Can anyone tell me how to get a smoother and sharper animation?
Short answer : edit the IPO curves.
Long answer : What are you trying to animate? A character? … thing? robot? char?
Look at whatever object it is in real life and use a stopwatch to time the movement.
For a character, and most realistic cars, vehicles, etc, things do not stop and start instantly. They gradually accelerate, which when translated to an IPO curve means that you should see smooth gradual curves, not abrupt steep or jaggy lines.
Mike
it’s all in the way you setup the keys.
Box moves from point A to point B.
We can add a Key at frame 1 for point A, and a ket from point B at frame 10. The box will smoothly move from A to B.
A … B
1 … 10
But now lets say we want the box to move Fast to this point,
A … B
…^…
in 3 seconds and end up at 10 at B.
so you’d add a key a 1,3 and 10. So it’s VERY fast going from 1-3, because it has to cover a longer distance in those 3 frame… and Very slow from 3 to 10, because it needs to cover a smaller distance in 7 frames.
A … B
1 …3 .10
Point: it’s all in the way you setup the keys.
– or –
if you are refering to the fact the blender’s default is set to Exponential (Bezier) curve when going from frame 1 to 10 and you want to make it linear…
In the IPO curve editor.
- Select the curve
- Click Curve (from menu)
- Interpolation Mode
- Linear
Thanks for all your help everyone i guess i should of been more specific
i have a globe spining in one direction and curved text rotating in the opposite direction, id like it to be a sharper image not that its fuzzy just doesnt seem to have that great of resolution and in the animation i set it for 250 frames but it plays very quick is there any way to slow down the
speed of the rotations?
not sure if this will make it any clearer lol
Thanks
Jester
The 250 frames setting has only an indirect effect on the speed. You’ll have to spread out your keyframes.

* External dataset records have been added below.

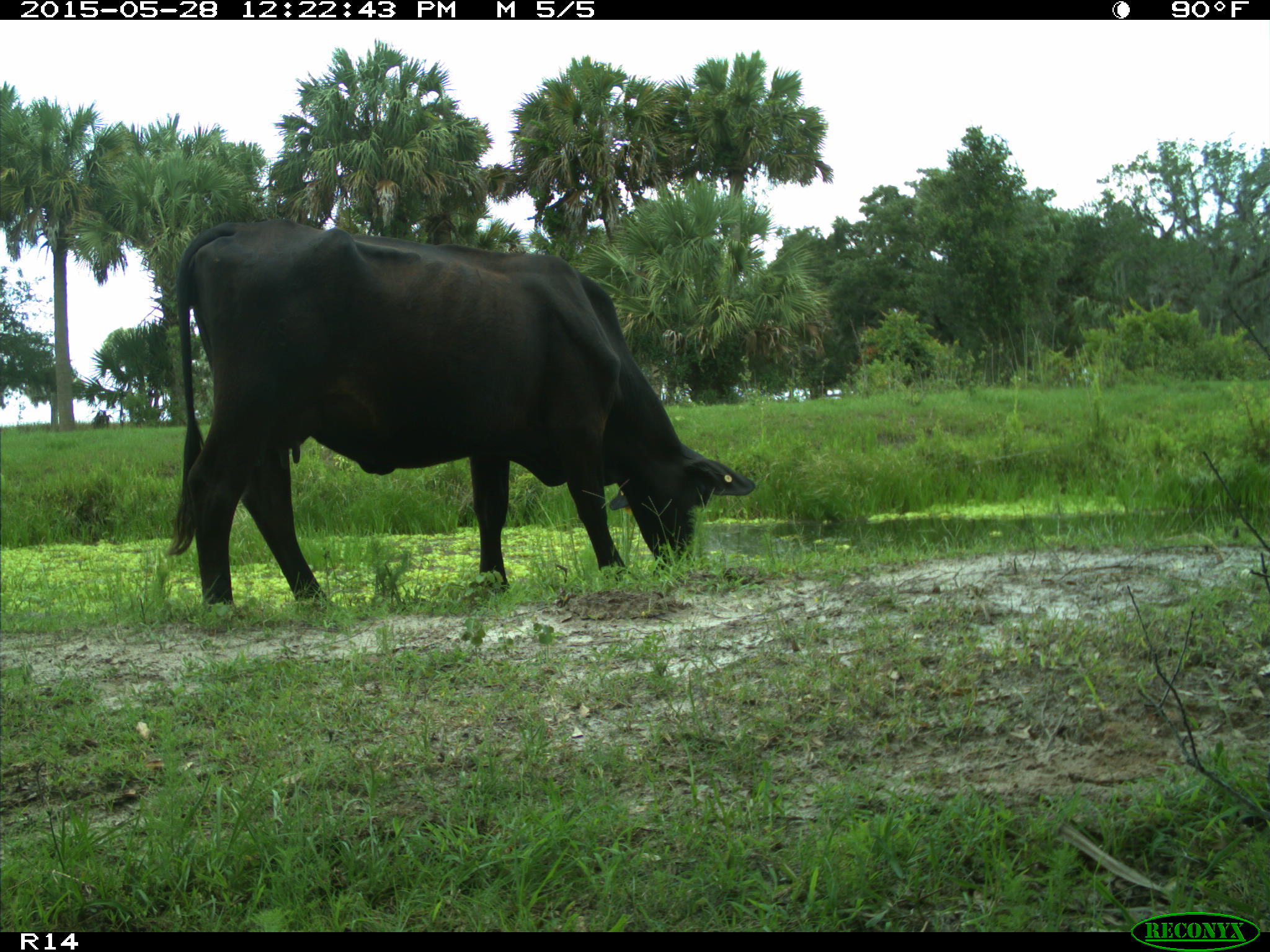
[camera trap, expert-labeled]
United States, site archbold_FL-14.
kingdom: Animalia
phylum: Chordata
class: Mammalia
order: Artiodactyla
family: Bovidae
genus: Bos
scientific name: Bos taurus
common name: domestic cow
Bos taurus (domestic cow).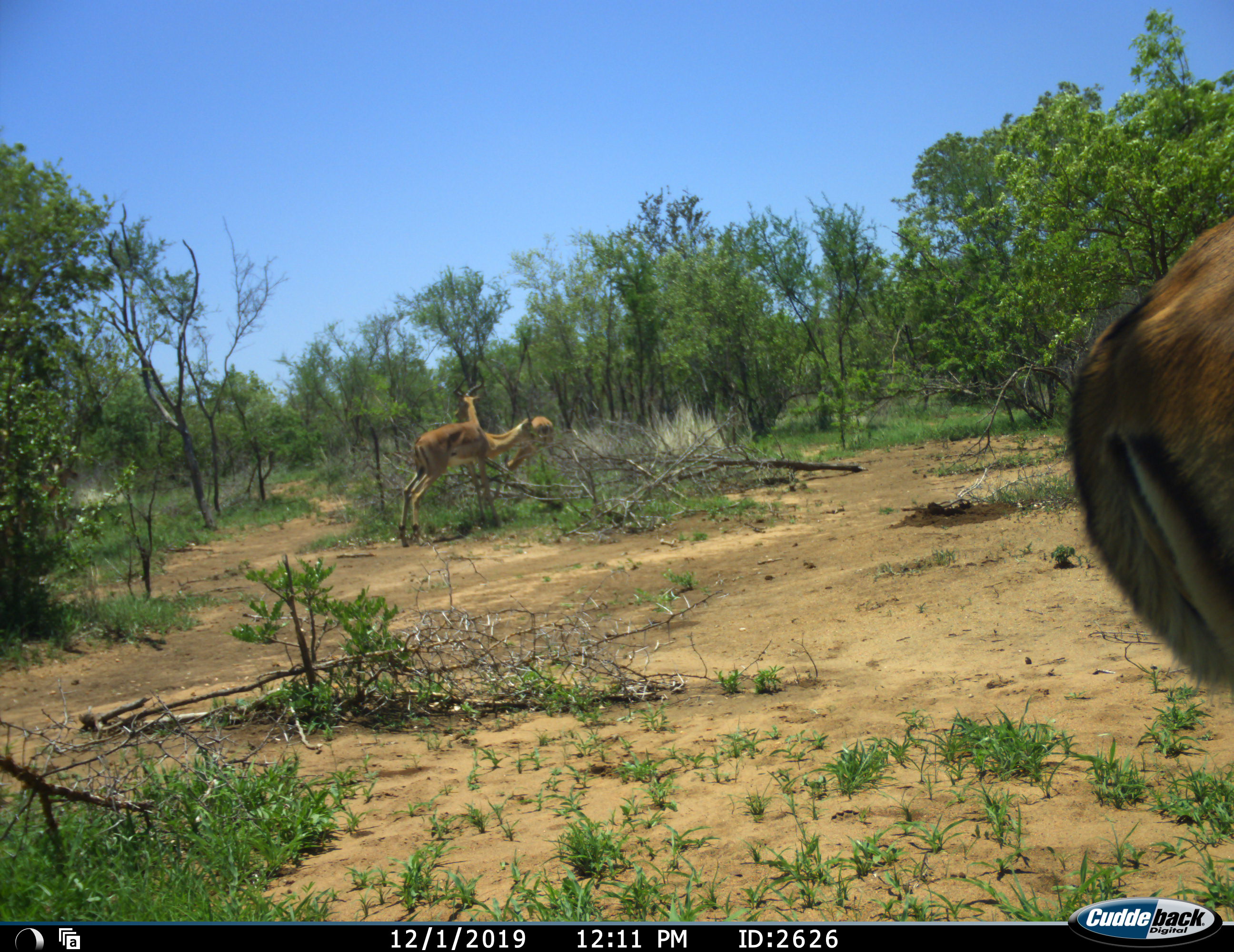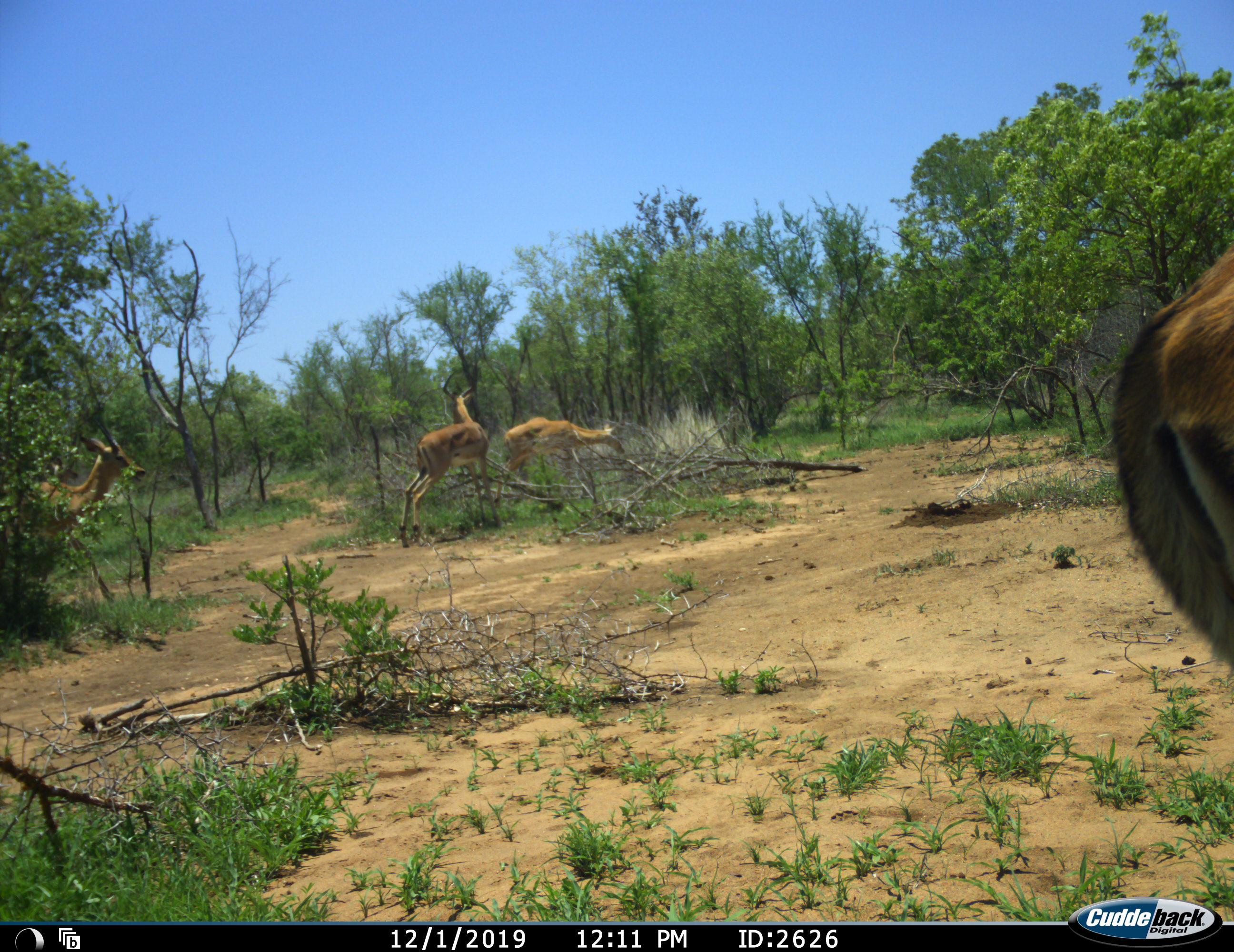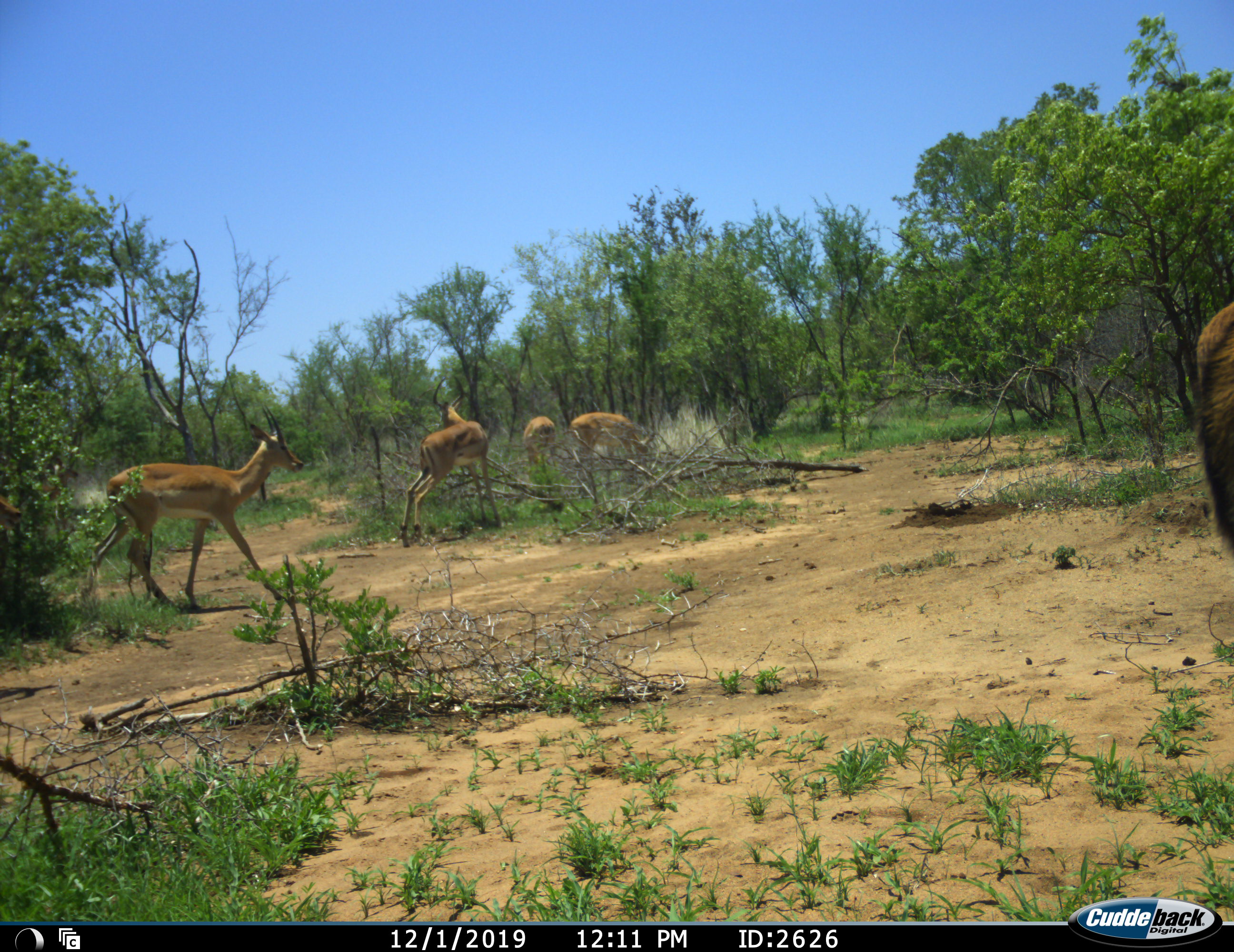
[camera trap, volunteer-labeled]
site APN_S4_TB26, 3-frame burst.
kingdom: Animalia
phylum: Chordata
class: Mammalia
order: Artiodactyla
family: Bovidae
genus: Aepyceros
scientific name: Aepyceros melampus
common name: impala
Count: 5.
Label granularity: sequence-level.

If you keyframe the globe at frame 1 with 0,0,0 rot, and then move to frame 30 and rotate it 10 degrees for example, then if your anim setting is 30 fps, you’ll get a ~10deg /sec rotation. If you had keyframed it at frame 3 instead, you’ll get a `10x faster rotation.
When you look at the animation curves in the IPO editor you can see graphically how they relate to time.
See the attached picture. The monkey on the left rotates 60 degrees in only 10 frames, while the one on the right takes 30 frames, therefore 3 times slower.
If you look at their respective IPO curves, for the same displayed range of 60 frames, the curve on the left is much steeper and narrower than the one on the right.